** Start of PROVIDED PASSAGE **
It was Carol’s turn to make the main course for our usual Sunday family meal, and the planets came together. Carol was on a diet in which vegetables are encouraged, meat and poultry are essential, and dairy products should be avoided. She found a dish that fit her requirements in a book she was reading, The Splendid Table’s How to Eat Weekends: Renaissance Lasagne. In addition, our granddaughter – the only person in the family who does not like lasagna (Whoever heard of that?) – was away at college. It was the perfect time to give the recipe a try. The recipe originally came from the radio show on NPR, “The Splendid Table.” I don’t know if the authors were touting it as an authentic recipe from the Renaissance. I have my doubts, because most recipes that I have read from the era say things like, “Take a knob of butter and mix with a handful of nuts not too freshly harvested and muddle with a dipper of milk.” This recipe is far too specific for that. I think the point is supposed to be that noodles approximating modern lasagne have been around since Roman times, and tomatoes did not reach the table until well after their transport from the New World after 1492.  This recipe has no tomatoes but is rich with chicken along with raisins and pine nuts. With a store list like that, it is clear that even if the recipe is absolutely authentic, this lasagna was almost certainly served only in the ducal palace or at the table of a wealthy merchant.

Carol’s menu was drawn straight from the cookbook. After our traditional half hour or so for drinks, light snacks and conversation about the events of the week, she served us what is titled in the book as “An Unusual Italian Salad”. It is based on frisée lettuce with curls of Parmigiano-Reggiano, candied lemon peel, toasted pine nuts, a vinaigrette and balsamic syrup.
** End of PROVIDED PASSAGE **
** Start of ENTRIES SUPPLIED **
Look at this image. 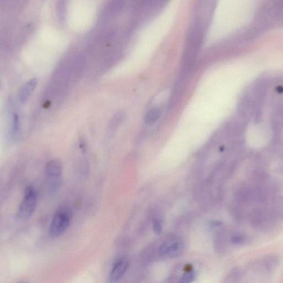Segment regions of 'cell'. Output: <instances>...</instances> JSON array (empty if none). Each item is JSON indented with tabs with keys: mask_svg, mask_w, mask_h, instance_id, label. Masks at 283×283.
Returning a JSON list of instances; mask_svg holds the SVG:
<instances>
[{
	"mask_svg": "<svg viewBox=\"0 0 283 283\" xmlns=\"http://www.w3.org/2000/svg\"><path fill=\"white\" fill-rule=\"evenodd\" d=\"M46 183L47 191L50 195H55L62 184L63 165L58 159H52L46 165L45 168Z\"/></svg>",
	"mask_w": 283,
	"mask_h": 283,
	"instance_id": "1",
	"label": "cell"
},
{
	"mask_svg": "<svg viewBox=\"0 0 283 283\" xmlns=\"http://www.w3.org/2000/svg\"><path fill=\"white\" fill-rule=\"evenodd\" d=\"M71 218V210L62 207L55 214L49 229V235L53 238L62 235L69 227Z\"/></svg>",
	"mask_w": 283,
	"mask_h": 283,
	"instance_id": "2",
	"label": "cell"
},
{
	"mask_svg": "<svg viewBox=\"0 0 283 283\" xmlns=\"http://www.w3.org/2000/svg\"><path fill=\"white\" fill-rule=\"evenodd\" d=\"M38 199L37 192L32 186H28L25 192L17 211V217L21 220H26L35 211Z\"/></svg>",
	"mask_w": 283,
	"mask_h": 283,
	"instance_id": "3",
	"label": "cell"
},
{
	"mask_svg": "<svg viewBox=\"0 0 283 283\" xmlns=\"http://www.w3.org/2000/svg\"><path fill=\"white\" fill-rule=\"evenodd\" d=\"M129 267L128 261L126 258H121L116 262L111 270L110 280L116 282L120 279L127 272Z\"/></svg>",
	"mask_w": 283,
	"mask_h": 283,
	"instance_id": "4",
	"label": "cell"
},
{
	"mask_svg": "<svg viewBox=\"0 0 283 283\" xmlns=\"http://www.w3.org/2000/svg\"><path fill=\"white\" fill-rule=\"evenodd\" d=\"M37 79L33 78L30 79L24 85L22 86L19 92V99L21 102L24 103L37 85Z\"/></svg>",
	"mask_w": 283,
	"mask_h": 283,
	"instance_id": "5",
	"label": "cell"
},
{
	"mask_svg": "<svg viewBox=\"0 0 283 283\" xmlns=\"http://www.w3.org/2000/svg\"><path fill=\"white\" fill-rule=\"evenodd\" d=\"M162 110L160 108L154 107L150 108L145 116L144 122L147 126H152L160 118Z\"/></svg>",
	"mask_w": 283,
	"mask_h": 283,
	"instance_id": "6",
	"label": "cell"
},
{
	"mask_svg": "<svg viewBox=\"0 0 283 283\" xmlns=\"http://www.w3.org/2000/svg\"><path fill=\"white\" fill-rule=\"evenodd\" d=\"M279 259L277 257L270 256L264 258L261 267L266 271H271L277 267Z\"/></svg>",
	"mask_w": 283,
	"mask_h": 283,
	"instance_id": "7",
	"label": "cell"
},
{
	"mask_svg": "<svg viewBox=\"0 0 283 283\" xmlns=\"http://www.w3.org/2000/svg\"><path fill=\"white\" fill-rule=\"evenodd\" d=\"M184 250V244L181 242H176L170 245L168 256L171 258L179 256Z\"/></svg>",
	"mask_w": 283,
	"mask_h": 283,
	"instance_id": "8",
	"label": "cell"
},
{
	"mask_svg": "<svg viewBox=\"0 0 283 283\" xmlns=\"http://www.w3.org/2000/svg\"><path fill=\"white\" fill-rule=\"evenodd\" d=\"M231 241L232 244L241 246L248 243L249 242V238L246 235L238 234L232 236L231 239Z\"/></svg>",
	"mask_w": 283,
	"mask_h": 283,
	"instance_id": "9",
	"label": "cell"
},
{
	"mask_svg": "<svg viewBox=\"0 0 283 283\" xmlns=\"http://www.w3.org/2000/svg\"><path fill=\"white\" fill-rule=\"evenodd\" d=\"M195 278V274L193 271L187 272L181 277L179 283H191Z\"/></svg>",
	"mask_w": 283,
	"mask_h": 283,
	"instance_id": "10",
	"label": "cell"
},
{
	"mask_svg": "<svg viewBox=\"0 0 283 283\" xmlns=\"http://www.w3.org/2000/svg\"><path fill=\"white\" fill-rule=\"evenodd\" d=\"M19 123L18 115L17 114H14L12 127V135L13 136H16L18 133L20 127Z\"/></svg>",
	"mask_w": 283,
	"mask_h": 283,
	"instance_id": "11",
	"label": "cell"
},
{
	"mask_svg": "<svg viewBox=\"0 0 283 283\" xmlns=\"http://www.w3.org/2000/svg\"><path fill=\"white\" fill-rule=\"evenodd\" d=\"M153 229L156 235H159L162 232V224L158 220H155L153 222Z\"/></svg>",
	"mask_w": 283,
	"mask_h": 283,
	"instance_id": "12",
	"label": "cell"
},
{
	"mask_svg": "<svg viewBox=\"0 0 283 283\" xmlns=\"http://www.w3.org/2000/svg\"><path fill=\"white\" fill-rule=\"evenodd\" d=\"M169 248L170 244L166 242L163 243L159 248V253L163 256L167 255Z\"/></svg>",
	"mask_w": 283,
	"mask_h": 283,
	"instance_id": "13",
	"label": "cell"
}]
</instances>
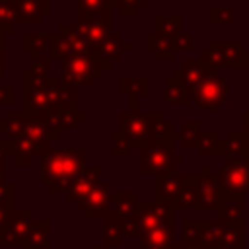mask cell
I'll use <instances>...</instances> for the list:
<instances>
** End of ENTRIES SUPPLIED **
--- STATED EXERCISE 1 ---
Reproduce the part of the Sunday dinner passage that starts at the words "Carol’s menu was" and ends after the words "and balsamic syrup.".
--- STATED EXERCISE 2 ---
Answer these questions from the Sunday dinner passage:
(a) In what book did Carol find the lasagne recipe?
(b) Which family member does not like lasagna?
(c) What kind of lettuce is the salad based on?

--- CORRECT OUTPUT 1 ---
Carol’s menu was drawn straight from the cookbook. After our traditional half hour or so for drinks, light snacks and conversation about the events of the week, she served us what is titled in the book as “An Unusual Italian Salad”. It is based on frisée lettuce with curls of Parmigiano-Reggiano, candied lemon peel, toasted pine nuts, a vinaigrette and balsamic syrup.

--- CORRECT OUTPUT 2 ---
(a) The Splendid Table's How to Eat Weekends
(b) The granddaughter
(c) Frisée lettuce